The first of two 65,000-tonne aircraft carriers being built for the navy is due to arrive in Portsmouth in 2016. The second will be here in 2018.
But areas of the harbour will need to be made 3ft deeper to accommodate the huge £6bn ships before they can come to the city.
Preparatory work, which involves drilling 400 holes in the Solent sea bed, will begin next month ahead of a major dredging programme in 2014.
It comes after the Ministry of Defence signed a £5m deal to start environmental impact studies for the £120m project.
Portsmouth Naval Base commander, Commodore Tony Radakin, told The News: ‘This has been talked about for years and years, but Portsmouth Naval Base is now spending money for the first time in preparation for the new carriers coming in.
‘We are now on that path, and it’s a physical path, for the first new ship to come here in 2016. It’s hugely exciting.
‘We are talking about ships three or four times the size of the navy’s last carriers.
‘We need to dredge an additional 1m deeper down – that’s a lot of dredging that needs to be done.
‘However, to do that there’s lots of environmental work that needs to be done first.’
More than 400 boreholes will be drilled in the harbour during the next 12 months.

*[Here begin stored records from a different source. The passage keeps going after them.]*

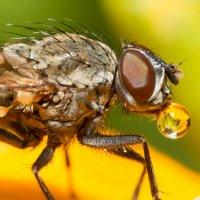 муха с росинкой :: Viktor Schwindt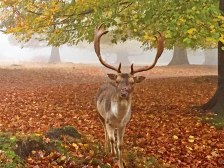 Stag at Knole
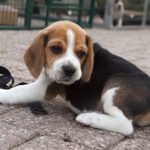 how big are Beagles at 9 weeks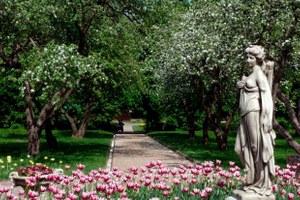 Царский сад, квартира Южина и«дом наножках»: Куда идти в«Ночь музеев»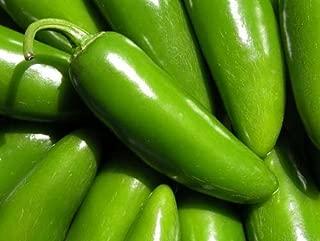 Pepper Hot Jalapeno Tam Mild Great Heirloom Vegetable 3,000 Seeds Bulk Wholesale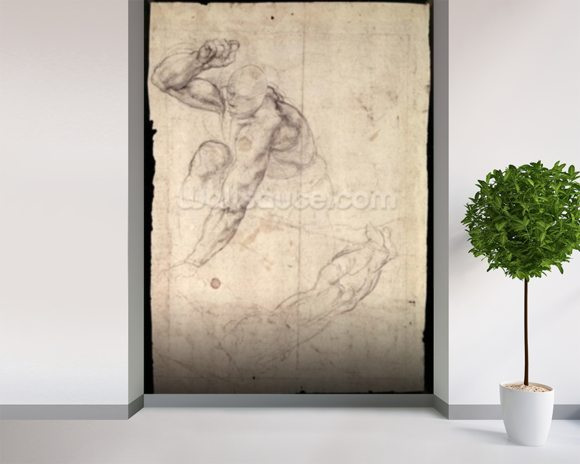 Male figure study (pencil on paper) wallpaper mural room setting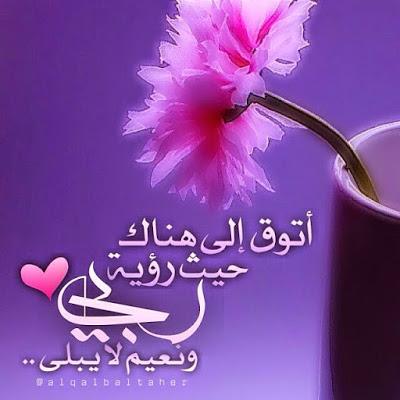 بالصور خلفيات واتس اب اسلاميه , اجمل صور اسلامية 2303 2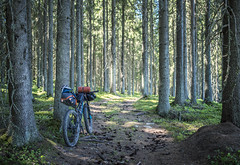 The Adventure (Antti-Jussi Liikala) Tags: bikepacking touring adventure mountain biking trek stache bikelife forest travel path suomi finland outdoor cycling bike trip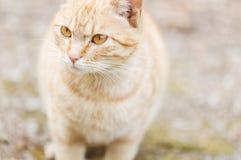 The cat's eyes Stock Photo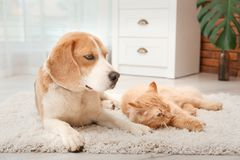 Chat adorable et chien se trouvant sur la couverture à la maison Image libre de droits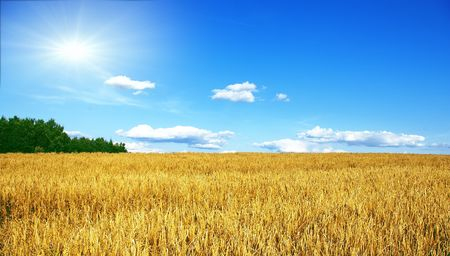 Rye field in a sunny day with dark blue sky Stock Photo - 5415329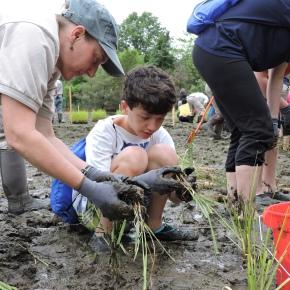 Photo Journal: Sunken Meadow State Park marshplanting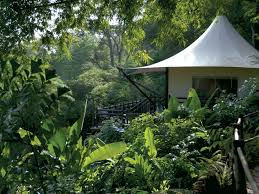 Wall Mural Dense Forests Peel The 40 Best Resorts In Asia Photos Conde Nast Traveler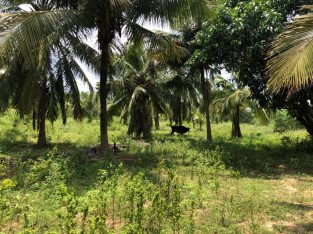 5 ac coconut land for sale
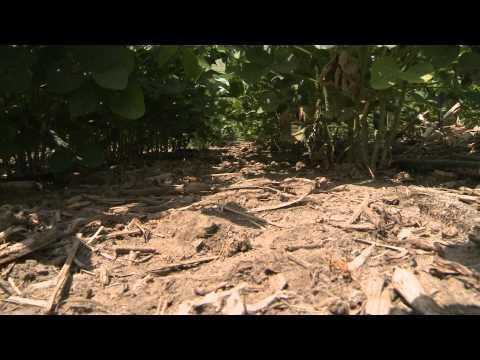 Increasing Soybean Profitability - Marion Calmer - January 17, 2014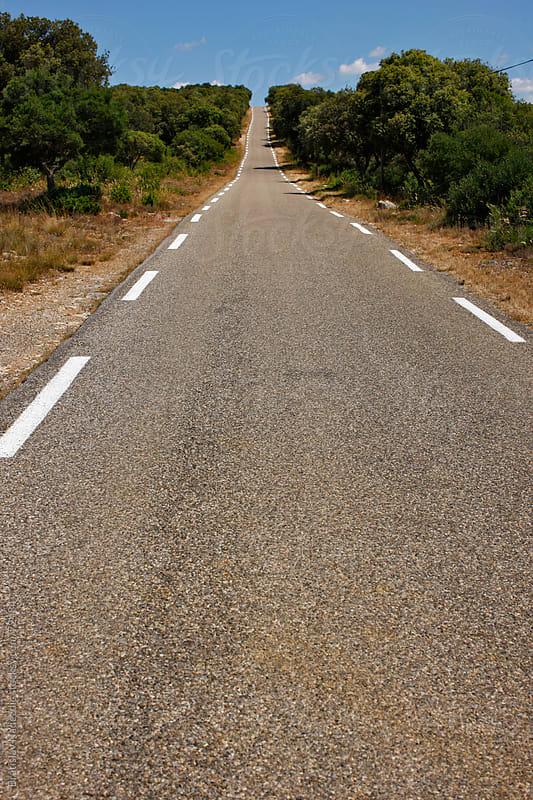 Road in France by Bratislav Nadezdic for Stocksy United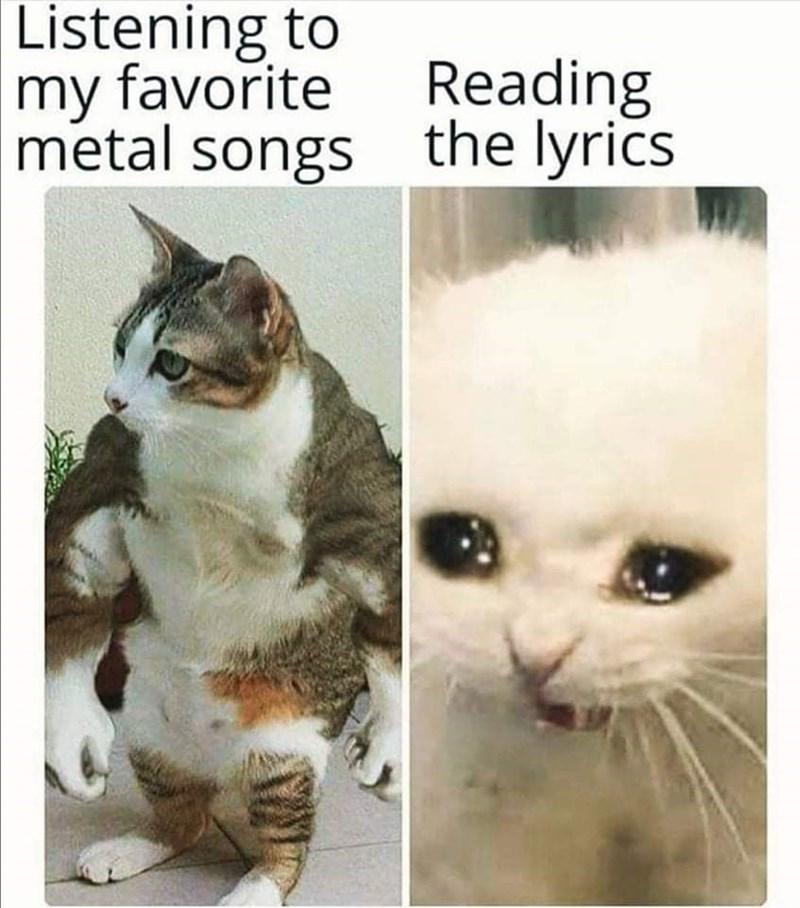 Cat - Listening to my favorite Reading metal songs the lyrics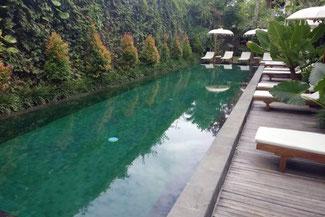 Der Pool des Hotel Sapodilla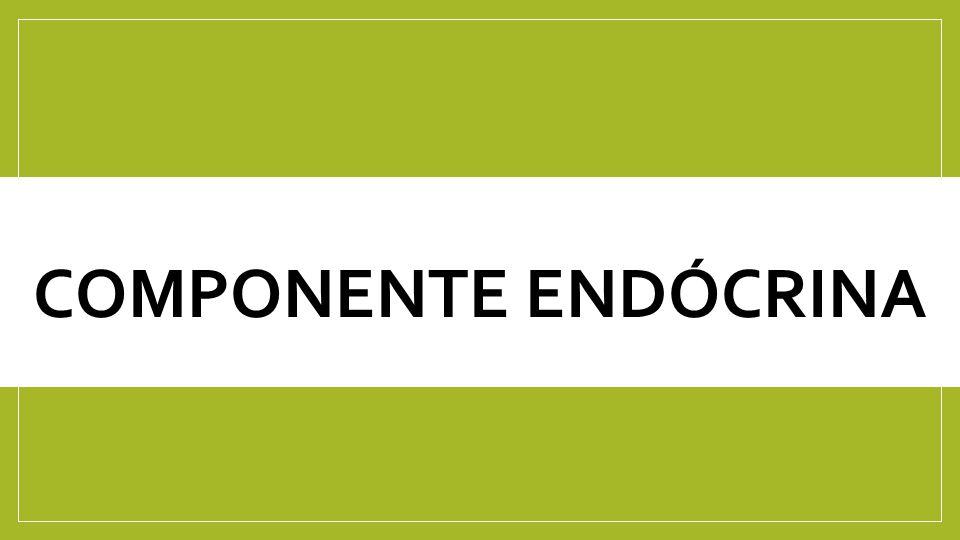 Componente Endócrina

Cdre Radakin, who took over from Cdre Rob Thompson as head of the naval base last month, said: ‘We will be taking samples in order to understand what it is we are dredging. Then we can decide what we are going to do with it – whether we sell it as gravel or if it’s mud whether we can move it from one part of the Solent to another part.’
Once the drilling and environmental impact studies are completed, it is planned that engineers can begin dredging the harbour in 2014.

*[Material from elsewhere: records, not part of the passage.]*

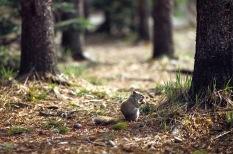 Squirrel3.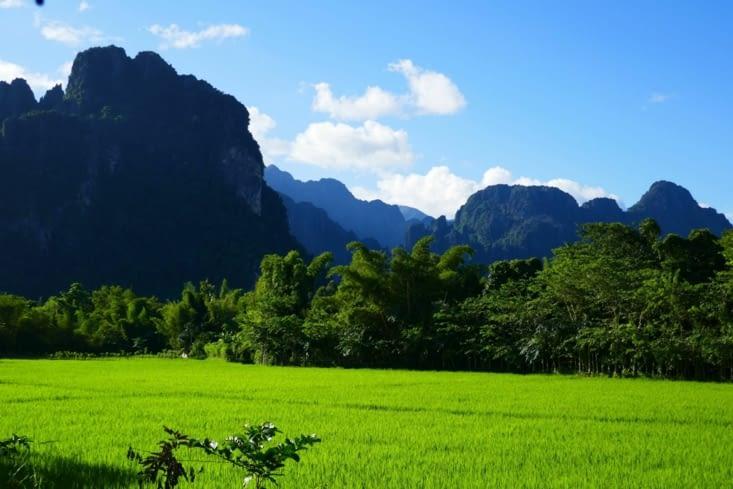 Vue depuis notre chambre: rizières à volonté
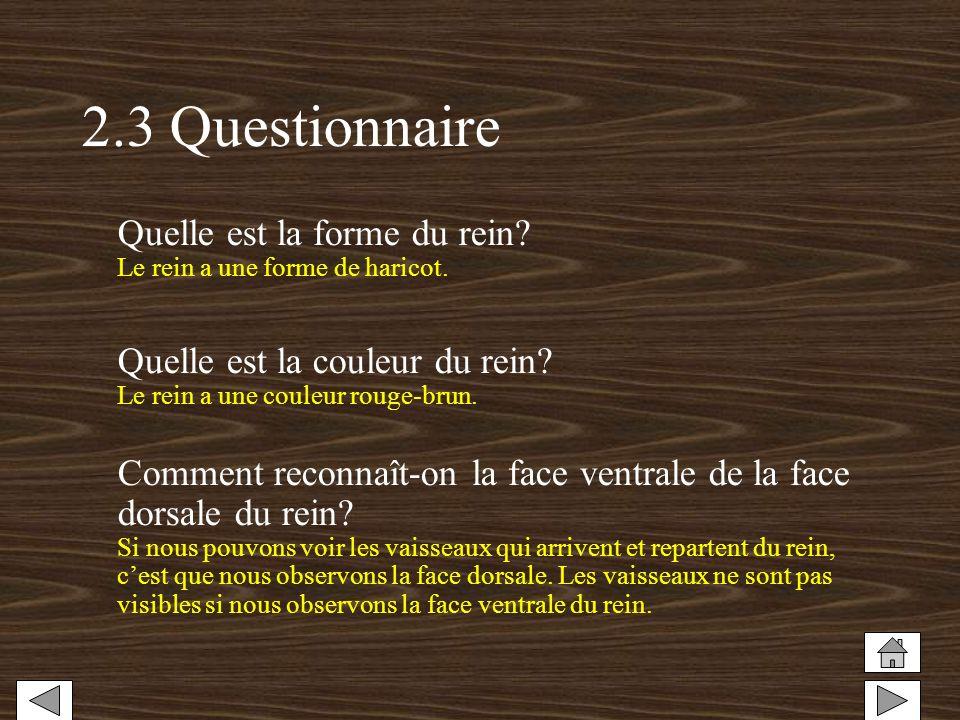 2.3 Questionnaire Quelle est la forme du rein? Le rein a une forme de haricot. Quelle est la couleur du rein? Le rein a une couleur rouge-brun. Commen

The dredging project, which will cost £120m in total, will be finished in time for the arrival of the first supercarrier, HMS Queen Elizabeth, in 2016.
At the same time as the dredging, hundreds of thousands of pounds will be spent on reinforcing the jetties in Portsmouth Naval Base so they can cope with the weight of the carriers when they are tied up alongside in the base."